The Comey Story Is a Political Mess

by Charles C. W. Cooke

It may satisfy President Trump’s insatiable appetite for drama to pretend that the outrage he has provoked by firing James Comey is indicative of nothing more noble than hypocrisy. But, dramatic satisfaction notwithstanding, the president is incorrect in his assessment. Without question, many in America are overreacting wildly to what is the first, rather than the second step, in this story. But that does not mean there is no cause for discomfort. While it remains a possibility that Trump has done this out of pernicious self-interest, it remains possible for an honest observer both to loathe James Comey and to think that the timing of his termination stinks. In my view, conservatives who fail to acknowledge that are withholding the necessary skepticism.
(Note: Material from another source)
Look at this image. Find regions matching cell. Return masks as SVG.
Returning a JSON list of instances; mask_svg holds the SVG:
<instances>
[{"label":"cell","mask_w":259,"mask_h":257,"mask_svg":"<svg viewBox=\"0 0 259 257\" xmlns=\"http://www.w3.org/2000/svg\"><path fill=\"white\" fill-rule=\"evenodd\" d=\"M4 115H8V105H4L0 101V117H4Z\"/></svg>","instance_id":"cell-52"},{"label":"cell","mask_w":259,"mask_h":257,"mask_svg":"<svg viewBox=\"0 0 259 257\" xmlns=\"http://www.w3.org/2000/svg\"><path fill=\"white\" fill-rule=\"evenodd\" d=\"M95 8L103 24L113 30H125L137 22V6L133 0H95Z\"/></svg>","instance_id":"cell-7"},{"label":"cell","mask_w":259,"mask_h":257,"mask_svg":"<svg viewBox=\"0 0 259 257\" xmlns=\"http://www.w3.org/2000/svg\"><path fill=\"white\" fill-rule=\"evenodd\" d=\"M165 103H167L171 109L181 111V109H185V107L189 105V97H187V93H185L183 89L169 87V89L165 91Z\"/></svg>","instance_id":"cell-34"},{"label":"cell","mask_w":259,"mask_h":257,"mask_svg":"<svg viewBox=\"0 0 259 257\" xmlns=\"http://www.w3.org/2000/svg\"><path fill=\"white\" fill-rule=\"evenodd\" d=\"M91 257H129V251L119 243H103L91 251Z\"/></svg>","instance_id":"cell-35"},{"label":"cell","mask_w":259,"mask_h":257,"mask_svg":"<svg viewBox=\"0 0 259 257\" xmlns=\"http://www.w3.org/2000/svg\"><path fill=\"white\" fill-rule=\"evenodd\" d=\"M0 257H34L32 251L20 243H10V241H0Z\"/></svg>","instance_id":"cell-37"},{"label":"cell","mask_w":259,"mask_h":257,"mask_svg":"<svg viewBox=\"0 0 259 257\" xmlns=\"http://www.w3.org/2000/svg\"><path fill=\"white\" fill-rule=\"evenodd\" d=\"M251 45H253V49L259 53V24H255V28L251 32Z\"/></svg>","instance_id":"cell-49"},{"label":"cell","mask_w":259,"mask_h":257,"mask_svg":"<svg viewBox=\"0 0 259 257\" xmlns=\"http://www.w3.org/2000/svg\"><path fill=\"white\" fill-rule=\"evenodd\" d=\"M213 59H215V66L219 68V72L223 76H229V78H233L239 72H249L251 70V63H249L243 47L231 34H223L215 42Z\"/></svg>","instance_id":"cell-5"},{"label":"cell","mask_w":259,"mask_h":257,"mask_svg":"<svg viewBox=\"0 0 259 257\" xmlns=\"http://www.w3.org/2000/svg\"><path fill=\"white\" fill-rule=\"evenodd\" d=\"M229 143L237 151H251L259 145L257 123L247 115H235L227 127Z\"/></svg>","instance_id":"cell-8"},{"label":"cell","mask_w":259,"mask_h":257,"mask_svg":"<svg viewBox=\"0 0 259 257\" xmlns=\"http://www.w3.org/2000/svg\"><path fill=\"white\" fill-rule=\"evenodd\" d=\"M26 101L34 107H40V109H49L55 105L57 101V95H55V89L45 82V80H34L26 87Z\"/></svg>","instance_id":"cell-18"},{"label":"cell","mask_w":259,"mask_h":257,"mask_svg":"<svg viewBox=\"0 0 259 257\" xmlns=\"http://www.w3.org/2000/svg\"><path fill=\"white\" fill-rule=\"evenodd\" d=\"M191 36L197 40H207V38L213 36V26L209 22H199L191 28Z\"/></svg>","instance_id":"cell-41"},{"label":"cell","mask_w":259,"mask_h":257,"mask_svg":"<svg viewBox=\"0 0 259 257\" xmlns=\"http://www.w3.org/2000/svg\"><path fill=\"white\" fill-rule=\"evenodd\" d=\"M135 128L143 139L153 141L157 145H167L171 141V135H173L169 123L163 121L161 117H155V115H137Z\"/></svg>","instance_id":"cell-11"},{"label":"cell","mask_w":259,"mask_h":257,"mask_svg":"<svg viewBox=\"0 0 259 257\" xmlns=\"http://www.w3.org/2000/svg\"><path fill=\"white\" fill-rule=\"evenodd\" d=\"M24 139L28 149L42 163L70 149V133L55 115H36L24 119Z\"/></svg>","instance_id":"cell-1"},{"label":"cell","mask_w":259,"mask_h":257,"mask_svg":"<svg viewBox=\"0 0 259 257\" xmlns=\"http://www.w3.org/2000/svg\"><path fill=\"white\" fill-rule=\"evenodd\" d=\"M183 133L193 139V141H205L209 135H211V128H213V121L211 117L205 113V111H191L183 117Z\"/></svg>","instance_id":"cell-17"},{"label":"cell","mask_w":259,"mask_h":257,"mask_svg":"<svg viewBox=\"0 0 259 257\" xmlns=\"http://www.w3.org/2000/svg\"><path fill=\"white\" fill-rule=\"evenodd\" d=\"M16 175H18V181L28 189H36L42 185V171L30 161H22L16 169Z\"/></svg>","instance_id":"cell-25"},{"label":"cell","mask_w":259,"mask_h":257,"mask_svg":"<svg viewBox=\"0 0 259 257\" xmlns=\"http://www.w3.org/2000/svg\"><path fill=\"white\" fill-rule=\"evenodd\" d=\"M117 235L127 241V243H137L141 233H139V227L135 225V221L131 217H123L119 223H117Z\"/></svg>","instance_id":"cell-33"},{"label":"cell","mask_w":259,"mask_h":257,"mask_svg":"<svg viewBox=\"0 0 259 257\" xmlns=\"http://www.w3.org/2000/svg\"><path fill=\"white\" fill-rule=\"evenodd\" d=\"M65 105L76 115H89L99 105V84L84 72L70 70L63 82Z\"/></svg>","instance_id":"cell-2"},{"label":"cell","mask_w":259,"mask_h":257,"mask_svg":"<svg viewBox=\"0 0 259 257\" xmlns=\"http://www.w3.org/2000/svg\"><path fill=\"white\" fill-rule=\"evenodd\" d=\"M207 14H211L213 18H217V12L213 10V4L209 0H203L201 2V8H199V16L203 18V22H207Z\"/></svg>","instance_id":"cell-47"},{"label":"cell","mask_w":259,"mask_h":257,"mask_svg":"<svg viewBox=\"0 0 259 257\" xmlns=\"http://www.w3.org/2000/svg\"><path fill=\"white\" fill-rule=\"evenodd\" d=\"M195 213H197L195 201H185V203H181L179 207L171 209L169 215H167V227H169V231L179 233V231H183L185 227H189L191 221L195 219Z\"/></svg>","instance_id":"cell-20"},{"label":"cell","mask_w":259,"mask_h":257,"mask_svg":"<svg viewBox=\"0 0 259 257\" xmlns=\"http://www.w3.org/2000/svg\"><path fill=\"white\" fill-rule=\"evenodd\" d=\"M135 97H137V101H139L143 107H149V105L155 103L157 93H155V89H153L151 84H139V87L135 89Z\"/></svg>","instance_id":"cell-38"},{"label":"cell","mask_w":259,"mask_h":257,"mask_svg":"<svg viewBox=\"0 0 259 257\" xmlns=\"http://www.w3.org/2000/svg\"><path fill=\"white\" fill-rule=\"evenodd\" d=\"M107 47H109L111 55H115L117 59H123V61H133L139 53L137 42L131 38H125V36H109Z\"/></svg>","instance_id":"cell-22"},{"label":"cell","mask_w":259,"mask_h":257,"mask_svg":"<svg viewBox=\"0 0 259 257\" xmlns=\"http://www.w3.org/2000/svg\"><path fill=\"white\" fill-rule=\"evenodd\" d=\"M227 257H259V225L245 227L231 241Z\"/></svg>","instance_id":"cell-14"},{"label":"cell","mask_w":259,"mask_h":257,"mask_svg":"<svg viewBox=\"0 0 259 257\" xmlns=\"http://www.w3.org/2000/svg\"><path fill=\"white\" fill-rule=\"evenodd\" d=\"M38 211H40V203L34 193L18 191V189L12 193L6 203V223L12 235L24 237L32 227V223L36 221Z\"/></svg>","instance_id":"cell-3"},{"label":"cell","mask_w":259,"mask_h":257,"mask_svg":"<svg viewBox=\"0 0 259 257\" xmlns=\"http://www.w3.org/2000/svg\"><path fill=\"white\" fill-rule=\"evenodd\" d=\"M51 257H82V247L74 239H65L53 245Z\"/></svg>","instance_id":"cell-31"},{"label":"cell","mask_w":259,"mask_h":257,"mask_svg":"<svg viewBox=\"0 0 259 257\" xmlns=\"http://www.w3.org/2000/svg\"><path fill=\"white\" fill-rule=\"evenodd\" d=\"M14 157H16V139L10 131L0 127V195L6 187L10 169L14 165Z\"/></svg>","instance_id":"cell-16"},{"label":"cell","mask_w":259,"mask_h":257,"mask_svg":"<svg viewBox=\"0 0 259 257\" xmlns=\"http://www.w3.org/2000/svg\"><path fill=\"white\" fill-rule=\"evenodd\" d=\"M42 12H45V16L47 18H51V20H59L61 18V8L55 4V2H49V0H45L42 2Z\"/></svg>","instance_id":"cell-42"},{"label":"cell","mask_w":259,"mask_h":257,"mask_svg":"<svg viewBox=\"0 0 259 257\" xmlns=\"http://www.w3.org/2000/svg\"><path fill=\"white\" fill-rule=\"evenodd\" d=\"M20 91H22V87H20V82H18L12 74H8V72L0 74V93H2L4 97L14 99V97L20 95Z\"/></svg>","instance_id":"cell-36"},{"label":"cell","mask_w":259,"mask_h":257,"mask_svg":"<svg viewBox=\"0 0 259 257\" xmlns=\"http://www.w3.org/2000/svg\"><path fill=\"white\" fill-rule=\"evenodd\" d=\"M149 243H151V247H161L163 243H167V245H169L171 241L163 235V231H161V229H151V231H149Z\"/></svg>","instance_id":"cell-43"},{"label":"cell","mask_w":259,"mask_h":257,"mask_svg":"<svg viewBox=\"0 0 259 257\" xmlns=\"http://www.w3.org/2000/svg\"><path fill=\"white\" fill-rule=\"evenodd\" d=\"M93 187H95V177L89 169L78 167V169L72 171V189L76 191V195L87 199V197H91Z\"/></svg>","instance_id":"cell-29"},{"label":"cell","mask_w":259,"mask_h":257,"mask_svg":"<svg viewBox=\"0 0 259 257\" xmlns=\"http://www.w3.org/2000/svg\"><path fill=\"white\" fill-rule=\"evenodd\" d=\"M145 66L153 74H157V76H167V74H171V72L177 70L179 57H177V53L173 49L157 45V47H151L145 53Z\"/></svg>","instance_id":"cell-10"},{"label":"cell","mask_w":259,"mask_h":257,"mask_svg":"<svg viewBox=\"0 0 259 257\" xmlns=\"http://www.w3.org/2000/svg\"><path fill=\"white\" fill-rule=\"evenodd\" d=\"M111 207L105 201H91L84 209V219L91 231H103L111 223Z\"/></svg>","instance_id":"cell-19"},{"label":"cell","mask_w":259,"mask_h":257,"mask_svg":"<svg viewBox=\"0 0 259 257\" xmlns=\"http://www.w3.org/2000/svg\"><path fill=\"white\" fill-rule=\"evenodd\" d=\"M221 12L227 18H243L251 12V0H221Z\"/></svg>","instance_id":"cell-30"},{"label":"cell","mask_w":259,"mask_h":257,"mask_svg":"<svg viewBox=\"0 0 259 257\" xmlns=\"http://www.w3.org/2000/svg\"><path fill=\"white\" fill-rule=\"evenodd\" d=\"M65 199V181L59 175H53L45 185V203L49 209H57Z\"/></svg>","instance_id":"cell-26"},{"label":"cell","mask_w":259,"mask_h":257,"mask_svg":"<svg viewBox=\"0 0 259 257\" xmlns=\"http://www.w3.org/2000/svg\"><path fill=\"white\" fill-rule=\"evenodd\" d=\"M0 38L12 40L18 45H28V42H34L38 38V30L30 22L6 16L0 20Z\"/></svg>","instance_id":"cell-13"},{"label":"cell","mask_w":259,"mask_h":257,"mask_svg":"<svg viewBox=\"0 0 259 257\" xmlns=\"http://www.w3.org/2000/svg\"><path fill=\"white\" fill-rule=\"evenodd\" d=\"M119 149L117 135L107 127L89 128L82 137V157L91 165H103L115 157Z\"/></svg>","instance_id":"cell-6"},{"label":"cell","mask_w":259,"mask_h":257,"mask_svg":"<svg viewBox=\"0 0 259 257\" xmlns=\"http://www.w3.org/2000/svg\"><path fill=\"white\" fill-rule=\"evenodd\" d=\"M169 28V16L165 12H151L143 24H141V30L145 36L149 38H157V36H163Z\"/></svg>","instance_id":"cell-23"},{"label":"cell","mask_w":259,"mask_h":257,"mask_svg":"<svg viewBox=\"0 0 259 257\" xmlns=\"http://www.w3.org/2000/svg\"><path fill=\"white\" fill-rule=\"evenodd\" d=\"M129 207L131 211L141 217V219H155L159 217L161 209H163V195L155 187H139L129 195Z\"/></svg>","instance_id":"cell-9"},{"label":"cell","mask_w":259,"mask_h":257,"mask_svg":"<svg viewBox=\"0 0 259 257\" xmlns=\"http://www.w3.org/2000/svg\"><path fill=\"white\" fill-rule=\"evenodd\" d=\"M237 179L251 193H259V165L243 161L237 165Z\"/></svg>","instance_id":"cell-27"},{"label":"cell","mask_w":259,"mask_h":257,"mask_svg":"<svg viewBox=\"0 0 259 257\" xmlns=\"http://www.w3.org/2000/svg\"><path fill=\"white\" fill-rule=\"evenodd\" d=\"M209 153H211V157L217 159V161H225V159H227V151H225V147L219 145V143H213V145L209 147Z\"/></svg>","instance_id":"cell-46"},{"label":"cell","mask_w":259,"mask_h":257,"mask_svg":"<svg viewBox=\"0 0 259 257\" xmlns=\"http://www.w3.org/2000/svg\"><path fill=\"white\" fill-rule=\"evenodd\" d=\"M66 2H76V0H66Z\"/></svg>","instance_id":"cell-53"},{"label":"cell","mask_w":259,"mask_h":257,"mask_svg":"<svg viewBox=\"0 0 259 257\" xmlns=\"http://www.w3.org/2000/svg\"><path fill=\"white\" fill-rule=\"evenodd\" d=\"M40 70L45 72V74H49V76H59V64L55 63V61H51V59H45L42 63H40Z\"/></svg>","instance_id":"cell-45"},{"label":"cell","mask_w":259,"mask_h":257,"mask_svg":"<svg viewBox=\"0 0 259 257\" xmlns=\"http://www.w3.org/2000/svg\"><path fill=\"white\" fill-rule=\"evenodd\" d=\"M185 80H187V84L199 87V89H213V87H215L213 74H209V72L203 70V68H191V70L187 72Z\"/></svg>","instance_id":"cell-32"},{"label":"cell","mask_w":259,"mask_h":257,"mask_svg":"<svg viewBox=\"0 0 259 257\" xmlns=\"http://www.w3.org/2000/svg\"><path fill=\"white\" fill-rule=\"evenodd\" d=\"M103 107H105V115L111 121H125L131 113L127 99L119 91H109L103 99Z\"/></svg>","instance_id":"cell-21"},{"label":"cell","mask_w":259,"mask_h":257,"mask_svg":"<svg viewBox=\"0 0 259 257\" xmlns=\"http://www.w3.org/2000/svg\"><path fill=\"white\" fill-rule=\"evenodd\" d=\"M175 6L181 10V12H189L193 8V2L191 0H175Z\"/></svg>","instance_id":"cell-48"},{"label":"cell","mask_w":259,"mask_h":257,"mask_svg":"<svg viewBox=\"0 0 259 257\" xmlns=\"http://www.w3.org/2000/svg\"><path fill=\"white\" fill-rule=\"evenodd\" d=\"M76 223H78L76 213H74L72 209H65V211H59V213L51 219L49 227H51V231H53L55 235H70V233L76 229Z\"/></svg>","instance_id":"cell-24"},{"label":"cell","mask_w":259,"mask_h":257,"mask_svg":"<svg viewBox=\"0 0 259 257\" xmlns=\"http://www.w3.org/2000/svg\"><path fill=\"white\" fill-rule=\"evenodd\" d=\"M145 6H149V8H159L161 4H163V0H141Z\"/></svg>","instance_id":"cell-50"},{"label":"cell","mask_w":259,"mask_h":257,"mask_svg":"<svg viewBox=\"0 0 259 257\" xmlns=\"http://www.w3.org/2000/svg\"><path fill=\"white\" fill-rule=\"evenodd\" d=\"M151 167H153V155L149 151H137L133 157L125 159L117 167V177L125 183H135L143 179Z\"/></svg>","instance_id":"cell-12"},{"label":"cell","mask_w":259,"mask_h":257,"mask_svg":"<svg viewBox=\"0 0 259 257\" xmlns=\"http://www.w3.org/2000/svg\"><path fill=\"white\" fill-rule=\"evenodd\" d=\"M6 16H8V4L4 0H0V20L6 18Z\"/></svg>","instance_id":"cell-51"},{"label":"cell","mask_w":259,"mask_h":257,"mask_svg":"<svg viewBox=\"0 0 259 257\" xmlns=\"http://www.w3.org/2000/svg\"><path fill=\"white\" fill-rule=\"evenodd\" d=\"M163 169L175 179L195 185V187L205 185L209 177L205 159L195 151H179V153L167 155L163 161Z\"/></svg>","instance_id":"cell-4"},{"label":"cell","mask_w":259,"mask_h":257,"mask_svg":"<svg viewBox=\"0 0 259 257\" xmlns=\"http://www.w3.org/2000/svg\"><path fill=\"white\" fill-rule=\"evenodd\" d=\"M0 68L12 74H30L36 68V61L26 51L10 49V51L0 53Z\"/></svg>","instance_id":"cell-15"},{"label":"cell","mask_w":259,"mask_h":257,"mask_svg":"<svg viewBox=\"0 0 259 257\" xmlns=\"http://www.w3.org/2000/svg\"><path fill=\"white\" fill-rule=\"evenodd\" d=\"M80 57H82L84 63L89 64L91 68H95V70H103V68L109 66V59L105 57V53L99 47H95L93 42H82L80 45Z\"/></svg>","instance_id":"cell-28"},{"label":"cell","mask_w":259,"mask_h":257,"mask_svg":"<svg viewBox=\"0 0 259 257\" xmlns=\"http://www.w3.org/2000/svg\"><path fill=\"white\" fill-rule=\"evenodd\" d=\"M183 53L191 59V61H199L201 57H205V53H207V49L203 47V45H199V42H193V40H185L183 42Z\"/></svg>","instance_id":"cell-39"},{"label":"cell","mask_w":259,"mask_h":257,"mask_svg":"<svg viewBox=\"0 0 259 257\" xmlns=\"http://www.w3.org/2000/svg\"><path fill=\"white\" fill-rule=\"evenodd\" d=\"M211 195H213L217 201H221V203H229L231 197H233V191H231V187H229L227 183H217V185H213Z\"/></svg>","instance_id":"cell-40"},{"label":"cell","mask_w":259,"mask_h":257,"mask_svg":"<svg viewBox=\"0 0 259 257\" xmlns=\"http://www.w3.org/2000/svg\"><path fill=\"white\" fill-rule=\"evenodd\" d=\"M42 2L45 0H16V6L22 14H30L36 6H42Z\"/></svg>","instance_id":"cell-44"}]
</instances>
That said, how this will play out really is anyone’s guess. And frankly, I’m not sure that from a political perspective Trump’s post hoc play is a bad one. How, after all, is the public supposed to react when both Comey’s behavior in office and his firing are cast as a “constitutional crisis”? How should more casual viewers process the fact that the Paul Krugmans of the world have charged both that “Comey and Putin installed a crazy, vindictive can’t-handle-the-truth person in the White House” and that that can’t-handle-the-truth person is “a legitimacy crisis waiting to happen” for getting rid of his supposed abettor? James Comey is disliked by two-thirds of Americans, and his approval rating among Democrats is at a remarkably low 12 percent. Can it be any surprise that the public is confused as to what it is supposed to believe?

Take, by way of example, this clip from last night’s Late Show in which the audience needs to be told that Comey’s firing is a Bad Thing.

I bring this up not to dismiss the possibility that there is something insidious going on here, but rather to suggest that, absent a bombshell revelation that puts it into clear context, this story is likely to remain extremely confused. In the last year, James Comey has been seen by both sides as both a model public servant and a partisan hack; as a check and as a conspirator; as the hero and as the villain. Atop all of what is important and true, it may well be the case that a single emotion prevails through the discussion of his departure: relief.